» YOUR GOAL
Below are some records. Write out exactly their lines from the one with "Сьогодні 23.02.2025" through the one with "The fruit thereof", and leave the pictures behind.

» DATA FOR REVIEW

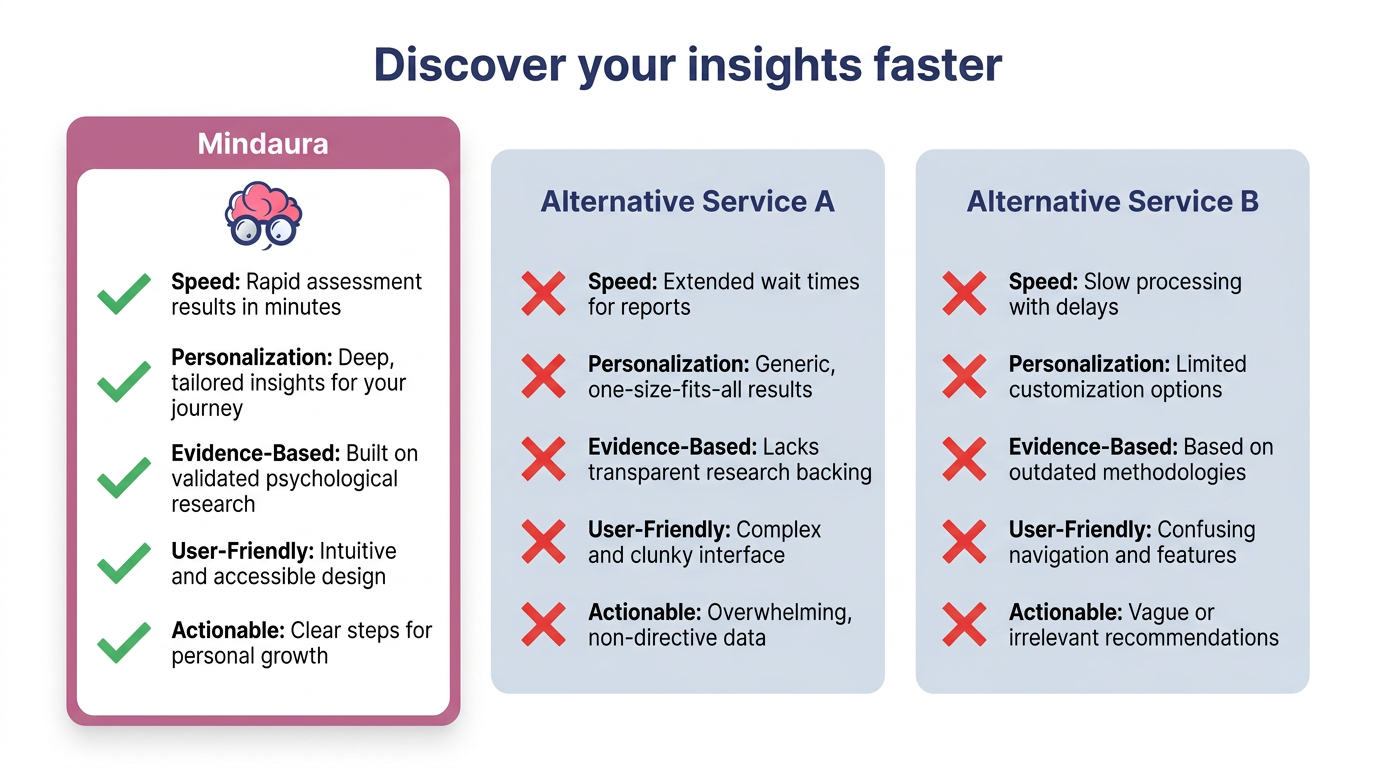 Discover your insights faster

Mindaura

✓ Speed: Rapid assessment results in minutes

✓ Personalization: Deep, tailored insights for your journey

✓ Evidence-Based: Built on validated psychological research

✓ User-Friendly: Intuitive and accessible design

✓ Actionable: Clear steps for personal growth

Alternative Service A

✗ Speed: Extended wait times for reports

✗ Personalization: Generic, one-size-fits-all results

✗ Evidence-Based: Lacks transparent research backing

✗ User-Friendly: Complex and clunky interface

✗ Actionable: Overwhelming, non-directive data

Alternative Service B

✗ Speed: Slow processing with delays

✗ Personalization: Limited customization options

✗ Evidence-Based: Based on outdated methodologies

✗ User-Friendly: Confusing navigation and features

✗ Actionable: Vague or irrelevant recommendations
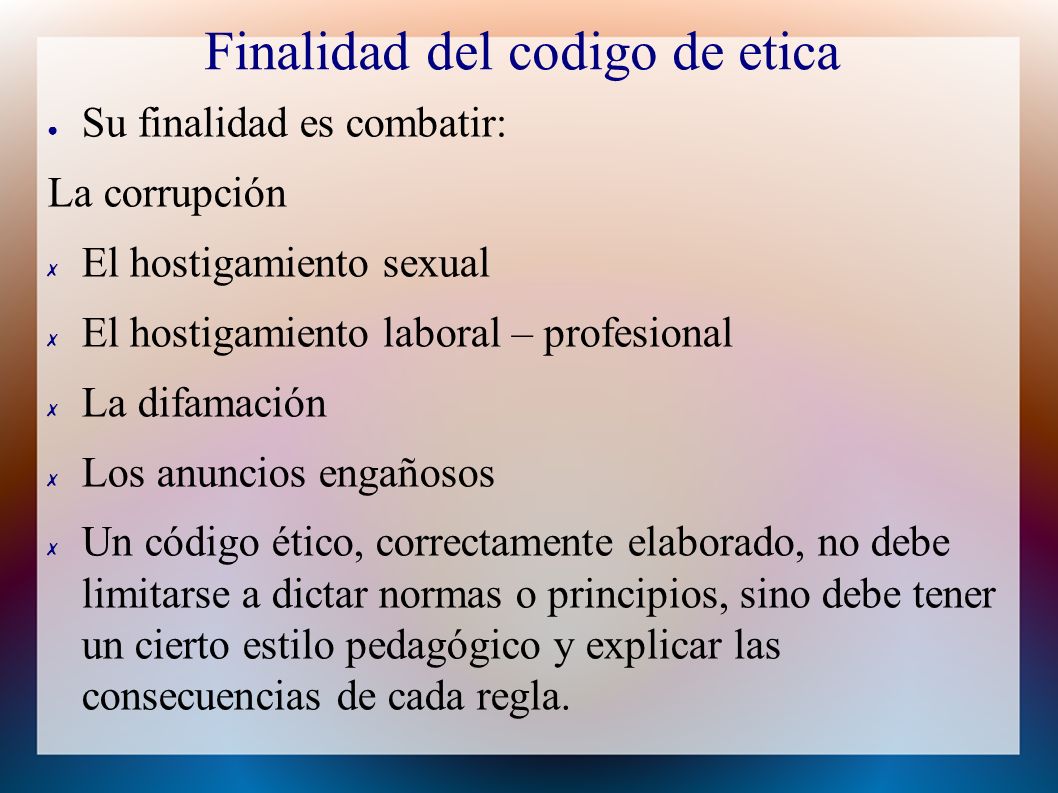 Finalidad del codigo de etica

● Su finalidad es combatir:

La corrupción

✗ El hostigamiento sexual

✗ El hostigamiento laboral – profesional

✗ La difamación

✗ Los anuncios engañosos

✗ Un código ético, correctamente elaborado, no debe limitarse a dictar normas o principios, sino debe tener un cierto estilo pedagógico y explicar las consecuencias de cada regla.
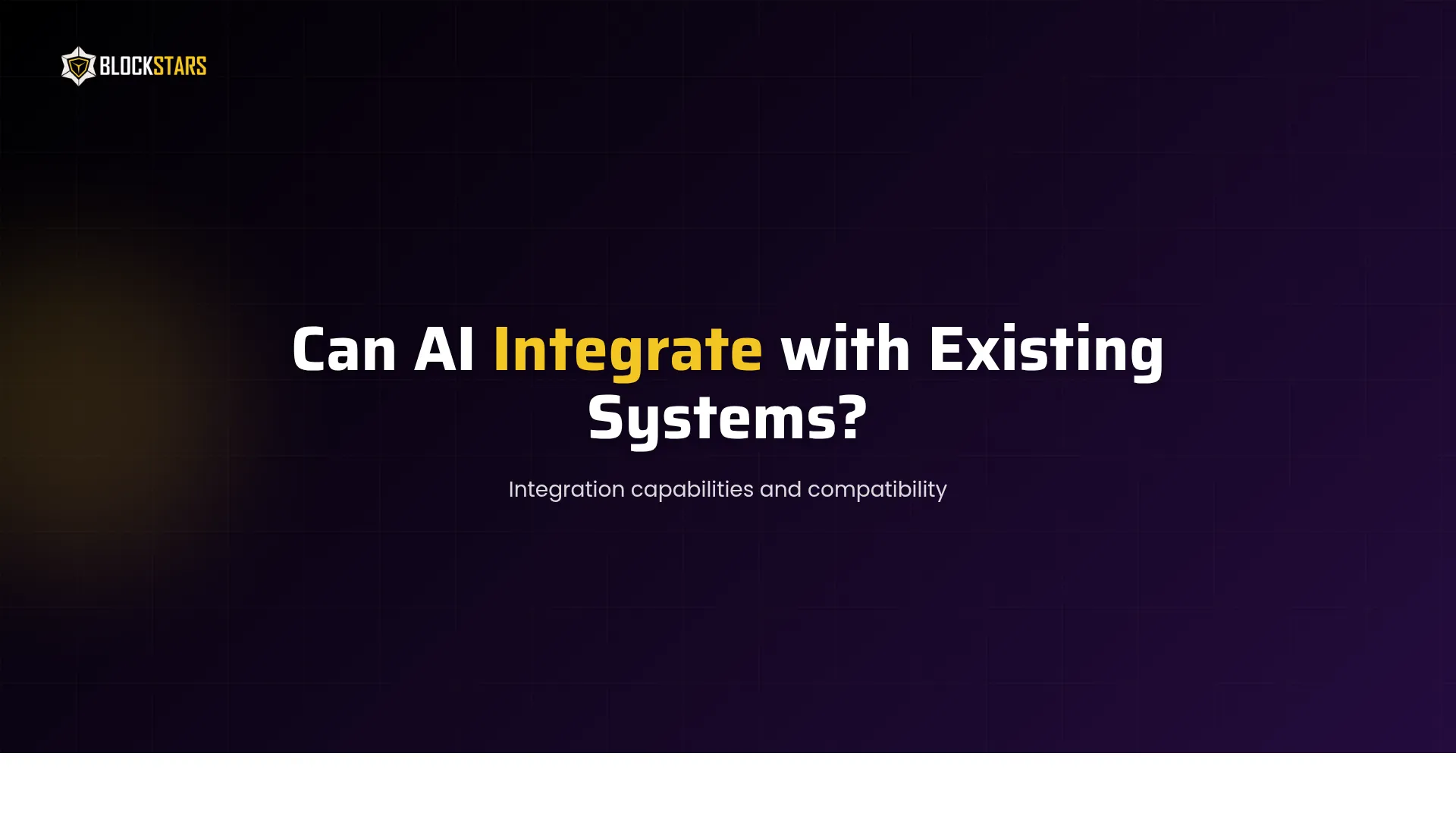 BLOCKSTARS

Can AI Integrate with Existing Systems?

Integration capabilities and compatibility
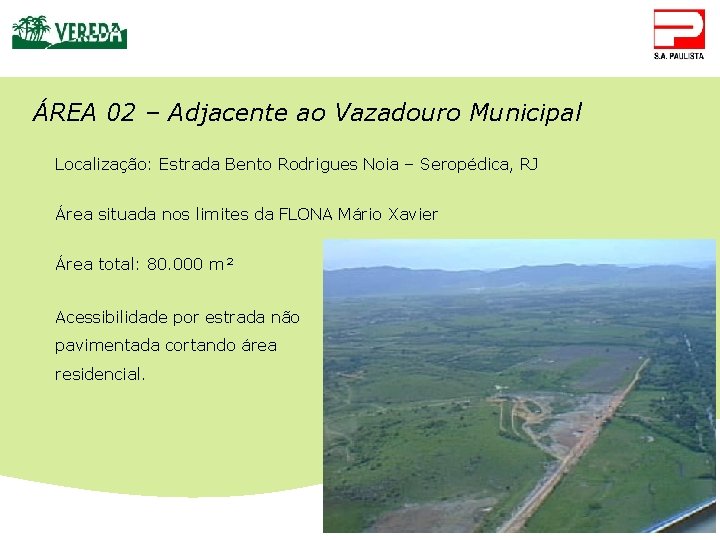 VEREDA

S.A. PAULISTA

ÁREA 02 – Adjacente ao Vazadouro Municipal

Localização: Estrada Bento Rodrigues Noia – Seropédica, RJ

Área situada nos limites da FLONA Mário Xavier

Área total: 80.000 m²

Acessibilidade por estrada não pavimentada cortando área residencial.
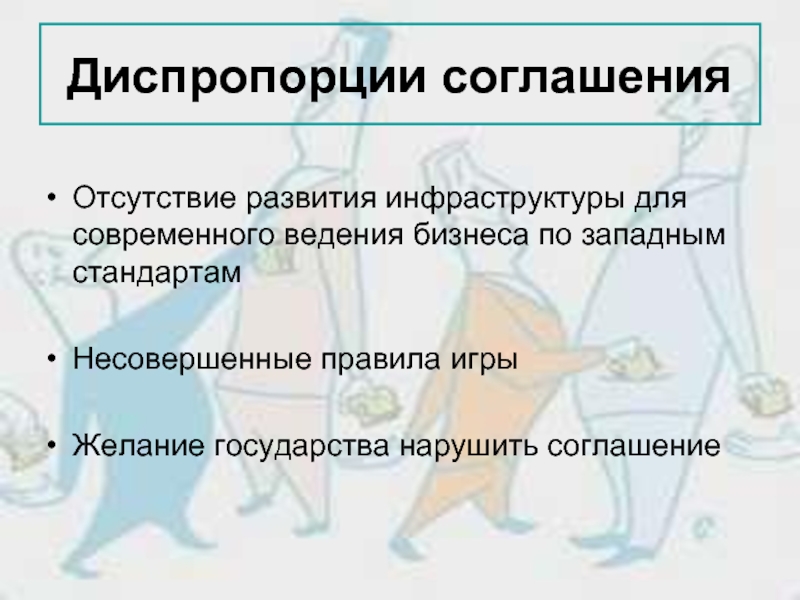 Диспропорции соглашения

• Отсутствие развития инфраструктуры для современного ведения бизнеса по западным стандартам

• Несовершенные правила игры

• Желание государства нарушить соглашение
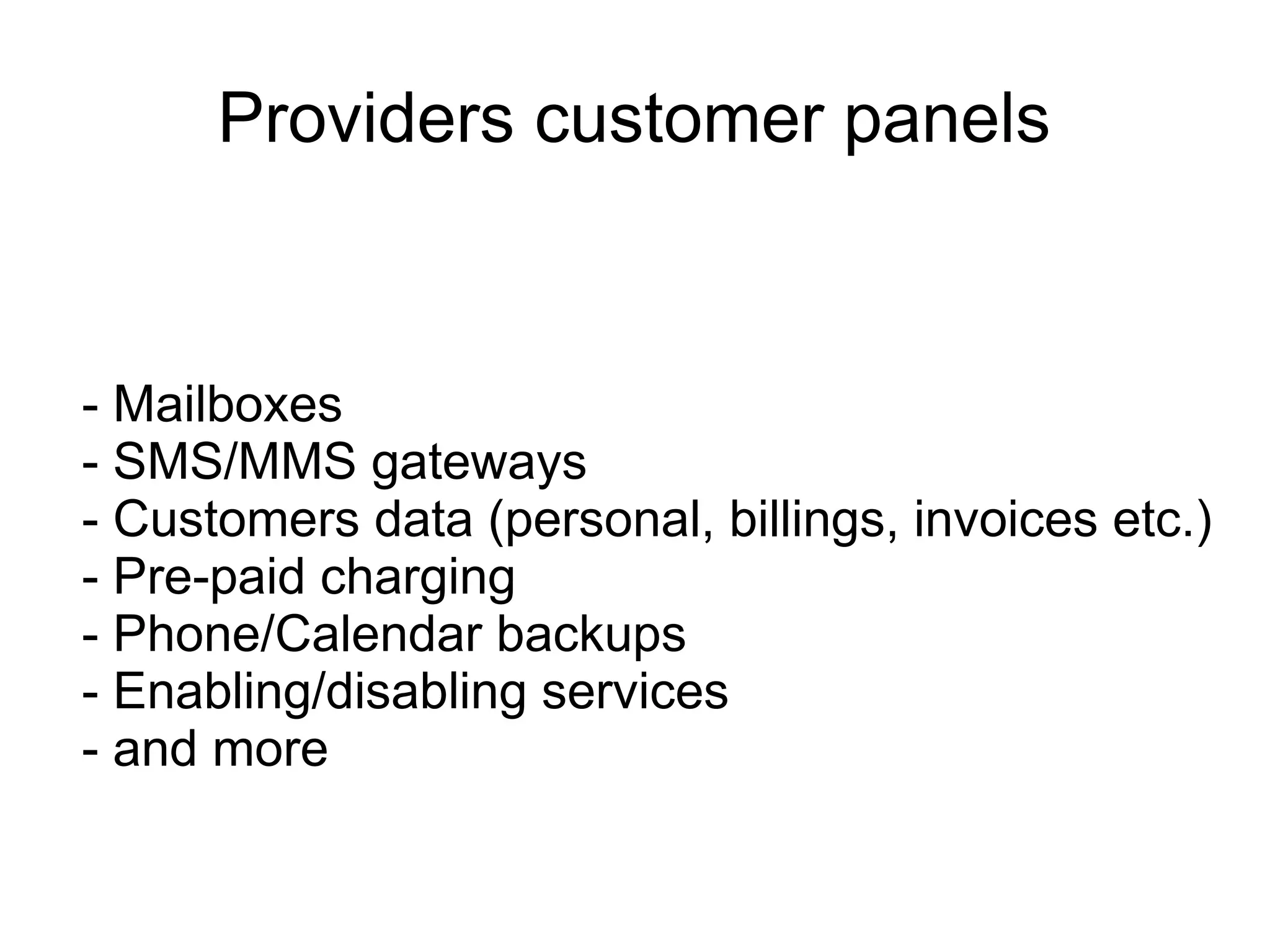 Providers customer panels

- Mailboxes
- SMS/MMS gateways
- Customers data (personal, billings, invoices etc.)
- Pre-paid charging
- Phone/Calendar backups
- Enabling/disabling services
- and more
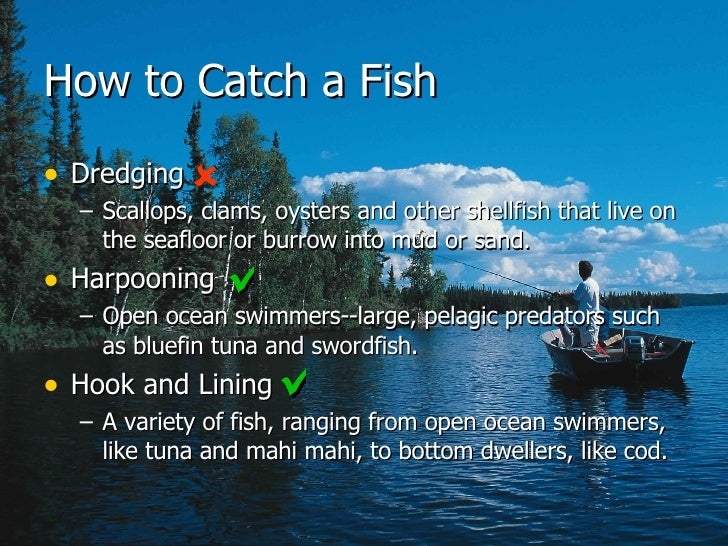 How to Catch a Fish

• Dredging ✗
– Scallops, clams, oysters and other shellfish that live on the seafloor or burrow into mud or sand.

• Harpooning ✓
– Open ocean swimmers--large, pelagic predators such as bluefin tuna and swordfish.

• Hook and Lining ✓
– A variety of fish, ranging from open ocean swimmers, like tuna and mahi mahi, to bottom dwellers, like cod.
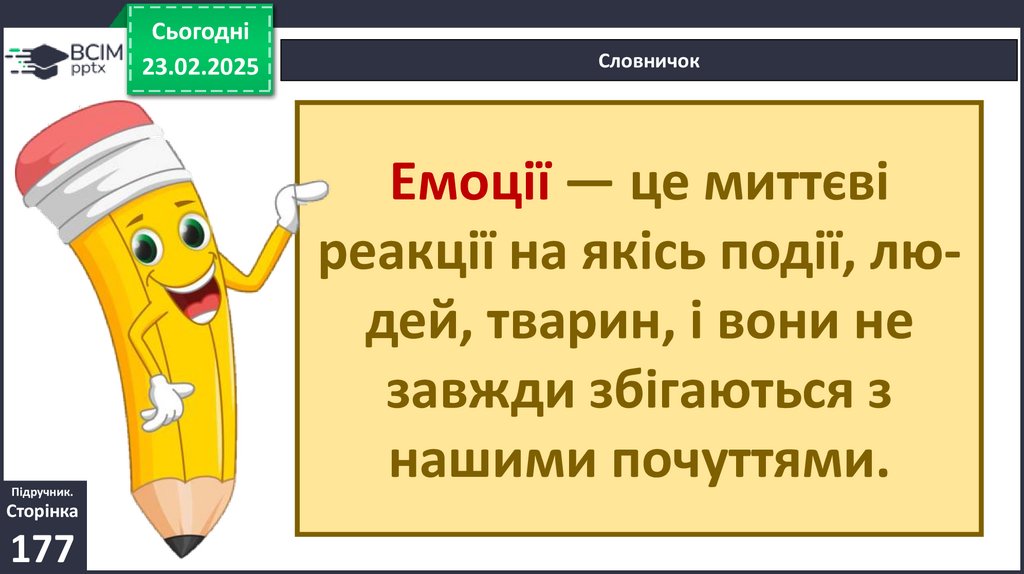 ВСІМ pptx

Сьогодні 23.02.2025

Словничок

Емоції — це миттєві реакції на якісь події, людей, тварин, і вони не завжди збігаються з нашими почуттями.

Підручник. Сторінка 177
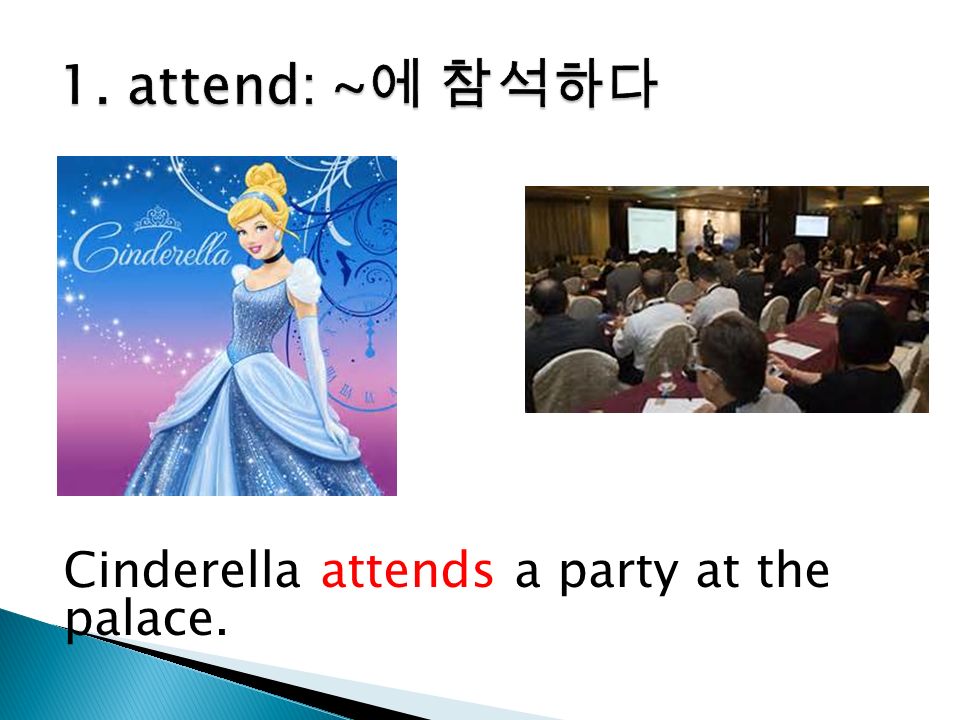 1. attend: ~에 참석하다

Cinderella

Cinderella attends a party at the palace.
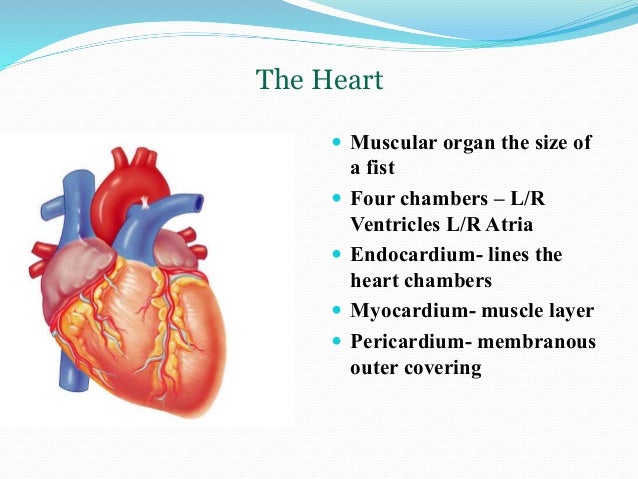 The Heart

- Muscular organ the size of a fist
- Four chambers – L/R Ventricles L/R Atria
- Endocardium- lines the heart chambers
- Myocardium- muscle layer
- Pericardium- membranous outer covering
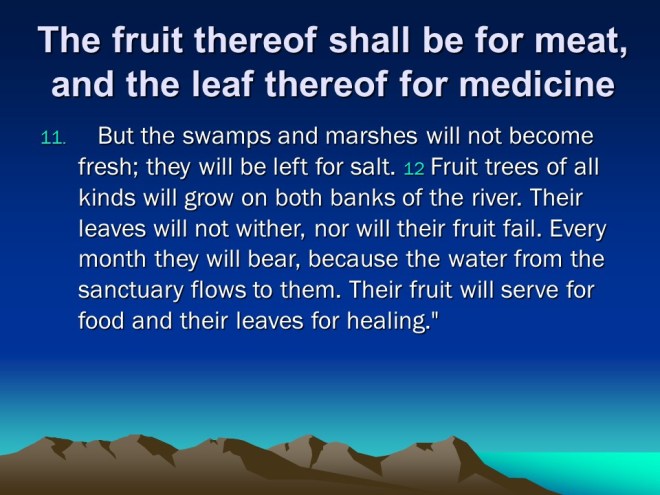 The fruit thereof shall be for meat, and the leaf thereof for medicine

11. But the swamps and marshes will not become fresh; they will be left for salt. 12 Fruit trees of all kinds will grow on both banks of the river. Their leaves will not wither, nor will their fruit fail. Every month they will bear, because the water from the sanctuary flows to them. Their fruit will serve for food and their leaves for healing."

» YOUR RESPONSE
Сьогодні 23.02.2025

Словничок

Емоції — це миттєві реакції на якісь події, людей, тварин, і вони не завжди збігаються з нашими почуттями.

Підручник. Сторінка 177
 1. attend: ~에 참석하다

Cinderella

Cinderella attends a party at the palace.
 The Heart

- Muscular organ the size of a fist
- Four chambers – L/R Ventricles L/R Atria
- Endocardium- lines the heart chambers
- Myocardium- muscle layer
- Pericardium- membranous outer covering
 The fruit thereof shall be for meat, and the leaf thereof for medicine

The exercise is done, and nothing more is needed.